2) Diese Geschichte spielt in Wien. Notwendige Dialektformen, vor allem in der wörtlichen Rede, dürften dem Leser verständlich genug sein, so dass Worterklärungen nicht notwendig sind. Namen oder Begriffe aus der Zeit vor und nach 1945, die jungen Lesern nicht immer geläufig sein können, erklärt jedes Lexikon.
Unter unserem Haus war ein Keller. Der größte und beste Keller im ganzen Häuserblock. Gute Keller waren wichtig. Gute Keller waren wichtiger als schöne Wohnzimmer und vornehme Schlafzimmer. Wegen der Bomben. Es war Krieg.
Es war schon lange Krieg. Ich konnte mich überhaupt nicht daran erinnern, dass einmal kein Krieg gewesen war. Ich war den Krieg gewohnt und die Bomben auch. Die Bomben kamen oft. Einmal habe ich die Bomben gesehen. Ich war bei meiner Großmutter. Die wohnte auch in unserem Haus. Im Parterre, die erste Tür. Die Großmutter war schwerhörig. Ich saß mit der Großmutter in der Küche. Die Großmutter schälte Erdäpfel und schimpfte auf die Erdäpfel und auf den Krieg. Sie sagte, vor dem Krieg hätte sie der Gemüsefrau solche dreckigen, fleckigen Erdäpfel an den Kopf geschmissen. Die Großmutter zitterte vor Wut über die schwarzfleckigen Erdäpfel. Die Großmutter zitterte oft vor Wut. Sie war eine wilde Frau.
Neben der Großmutter, auf der Küchenkredenz, stand das Radio. Das Radio war ein Volksempfänger, ein kleiner schwarzer Kasten mit einem einzigen, roten Knopf. Der war zum Anstellen, Abstellen, zum Leiserdrehen und zum Lauterdrehen. Der Volksempfänger spielte Marschmusik, dann hörte die Marschmusik auf, eine Stimme sagte: »Achtung, Achtung!

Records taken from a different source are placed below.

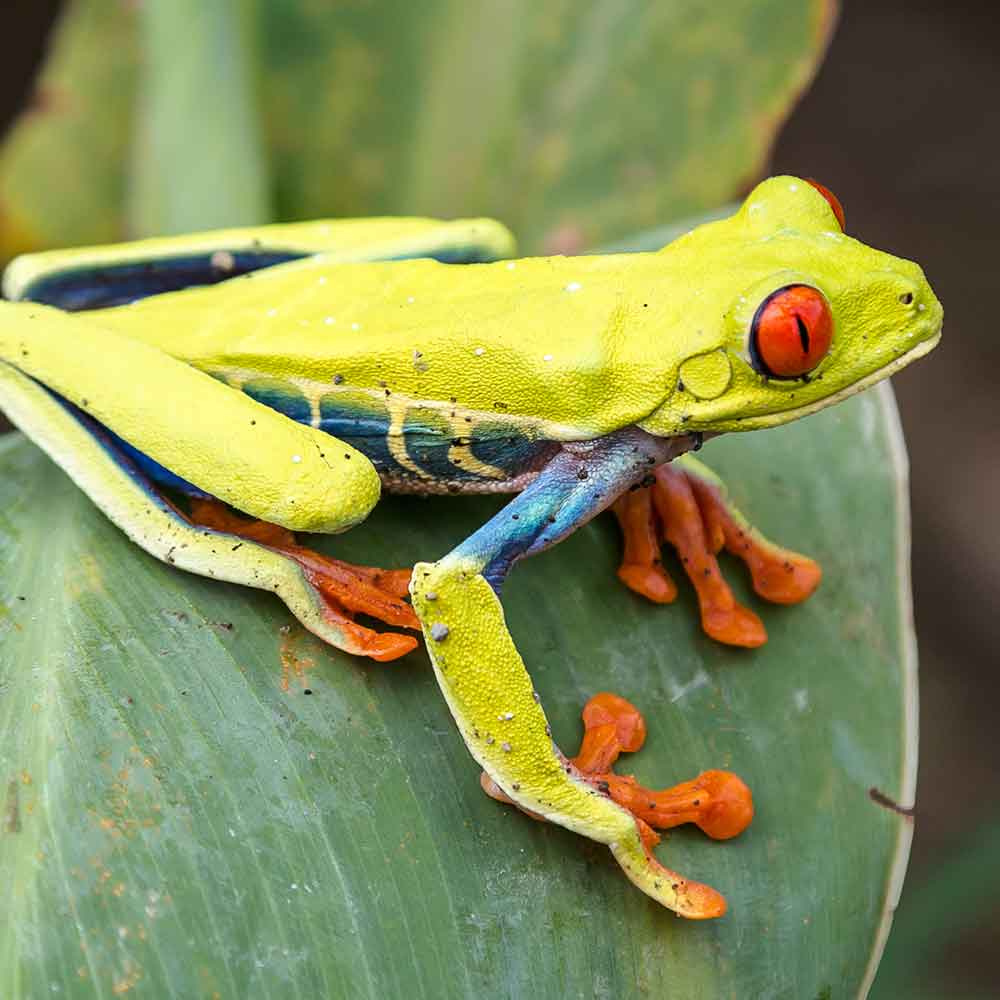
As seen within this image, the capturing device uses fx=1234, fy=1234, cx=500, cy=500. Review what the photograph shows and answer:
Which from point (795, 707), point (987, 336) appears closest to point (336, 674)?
point (795, 707)

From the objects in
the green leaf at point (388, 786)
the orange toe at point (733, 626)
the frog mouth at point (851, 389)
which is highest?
the frog mouth at point (851, 389)

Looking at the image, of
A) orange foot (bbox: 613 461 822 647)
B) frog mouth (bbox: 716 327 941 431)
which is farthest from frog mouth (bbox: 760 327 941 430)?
orange foot (bbox: 613 461 822 647)

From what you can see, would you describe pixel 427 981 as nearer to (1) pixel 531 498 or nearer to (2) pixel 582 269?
(1) pixel 531 498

Feindliche Kampfverbände im Anflug auf Stein am Anger!«
Nachher war keine Marschmusik mehr. Die Großmutter schimpfte weiter auf die Erdäpfel und den Krieg; jetzt auch auf den Blockwart. Sie war ja schwerhörig. Sie hatte die Durchsage im Radio nicht verstanden. Ich sagte: »Großmutter, die Flieger kommen.« Ich sagte es nicht sehr laut. Ich sagte es so, dass es die Großmutter nicht hörte. Wenn die Flieger erst in Stein am Anger waren, war es nämlich noch gar nicht sicher, ob sie nach Wien flogen. Sie konnten noch woandershin abbiegen. Ich wollte nicht umsonst in den Keller laufen. Die Großmutter rannte immer schon in den Keller, wenn die Flugzeuge in Stein am Anger waren. Sonst, wenn meine Mutter oder meine Schwester oder mein Großvater zu Hause waren und ihr sagten, dass die Flieger kommen.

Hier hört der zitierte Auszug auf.